Il posa ses mains sur les joues du condamné et approfondit le baiser en le couchant sur le dos. Il vint se mettre à califourchon sur lui. Livaï répondit au baiser quelques instants mais lorsque son jeune détenu commença à ouvrir sa braguette il lui saisit le poignet. Eren lui jeta un regard à la fois interrogateur et pressant.

"Eren... sors de ma cellule."

"Mais..."

"Je suis pas d'humeur à baiser, d'accord ? Si t'es venu pour ça, tu peux partir."
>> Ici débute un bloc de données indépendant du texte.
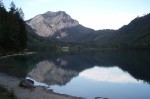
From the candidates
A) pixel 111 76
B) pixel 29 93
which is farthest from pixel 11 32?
pixel 29 93

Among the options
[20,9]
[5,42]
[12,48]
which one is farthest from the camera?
[20,9]

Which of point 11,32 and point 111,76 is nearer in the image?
point 111,76

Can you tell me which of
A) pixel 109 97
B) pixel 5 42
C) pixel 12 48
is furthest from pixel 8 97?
pixel 12 48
"Hein ? Mais qu'est-ce qui te prend ?"

"Va-t-en, ça vaut mieux pour toi."

Pour illustrer son propos, il posa une main sur le torse d'Eren et le repoussa pour se rassoir. Son comportement laissa Eren perplexe. Le jeune détenu finit par se dire qu'il ne s'agissait que d'un mouvement d'humeur du caporal, lui qui était pourtant toujours d'attaque d'habitude. Sa mort prochaine devait le travailler. Aucun homme ne restait totalement indifférent devant la mort.

Il repartit donc à l'assaut des lèvres de son amant, mais une douleur lui traversa aussitôt la joue. Il recula en se tenant la joue, choqué.
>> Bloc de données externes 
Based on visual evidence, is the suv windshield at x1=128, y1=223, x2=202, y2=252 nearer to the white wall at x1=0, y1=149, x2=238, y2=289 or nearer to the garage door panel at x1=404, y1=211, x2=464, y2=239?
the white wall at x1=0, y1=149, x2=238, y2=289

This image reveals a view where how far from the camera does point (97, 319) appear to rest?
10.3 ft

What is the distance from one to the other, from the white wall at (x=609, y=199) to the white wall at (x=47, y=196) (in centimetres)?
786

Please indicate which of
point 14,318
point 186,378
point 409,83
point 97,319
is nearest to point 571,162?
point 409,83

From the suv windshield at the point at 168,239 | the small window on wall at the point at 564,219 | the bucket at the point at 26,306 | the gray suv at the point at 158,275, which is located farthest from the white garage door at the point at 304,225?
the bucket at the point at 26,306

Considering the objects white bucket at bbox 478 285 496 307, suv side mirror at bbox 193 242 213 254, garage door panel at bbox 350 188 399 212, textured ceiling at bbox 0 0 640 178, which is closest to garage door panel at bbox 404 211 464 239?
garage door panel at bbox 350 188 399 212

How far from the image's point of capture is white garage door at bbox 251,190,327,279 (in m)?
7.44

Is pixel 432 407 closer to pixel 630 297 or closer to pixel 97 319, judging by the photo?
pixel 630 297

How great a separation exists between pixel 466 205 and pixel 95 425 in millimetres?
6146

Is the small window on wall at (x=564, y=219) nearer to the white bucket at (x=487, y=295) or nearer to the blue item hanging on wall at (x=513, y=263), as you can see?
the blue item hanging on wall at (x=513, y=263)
"Est-ce que tu viens de me gifler ?..."

"Et j'hésiterai pas à recommencer. Dégage."

"Mais... pourquoi tu réagis comme ça, je comprends pas ? Dis-le si je t'ai fait quelque chose qui t'a pas plu, mais réagis pas comme ça !"

"Je préfère que tu t'en ailles. Maintenant."

"Mais non ! Dis-moi ce qui va pas !"

Sans dire un mot, Livaï se dirigea vers la porte et frappa. Les gonds grincèrent et la porte s'ouvrit pour laisser entrer un gardien. Livaï désigna Eren du menton, les bras croisés.

"Monsieur Jaeger voudrait sortir."

"Non, c'est faux ! Fermez cette porte !"

"Eren..."


"Non ! Tu vas me dire ce qui te prend ! Je suis pas venu ici pour me disputer avec toi, pas maintenant, je t'en supplie !"

"Bon ça suffit..."

Il vint prendre brutalement le bras d'Eren et l'entraîna de force vers la sortie. Malgré ses mois d'entraînement intensif, ce dernier ne pouvait pas rivaliser en force avec le caporal. Il se retrouva jeté dans les bras du gardien sans avoir le temps de réagir. Livaï jeta un regard noir au gardien qui restait immobile, sans réaction.

"Raccompagnez-le à sa cellule."

Il claqua la porte et retourna s'assoir sur son lit. Une fois seul, il cacha son visage dans sa main et explosa en sanglots.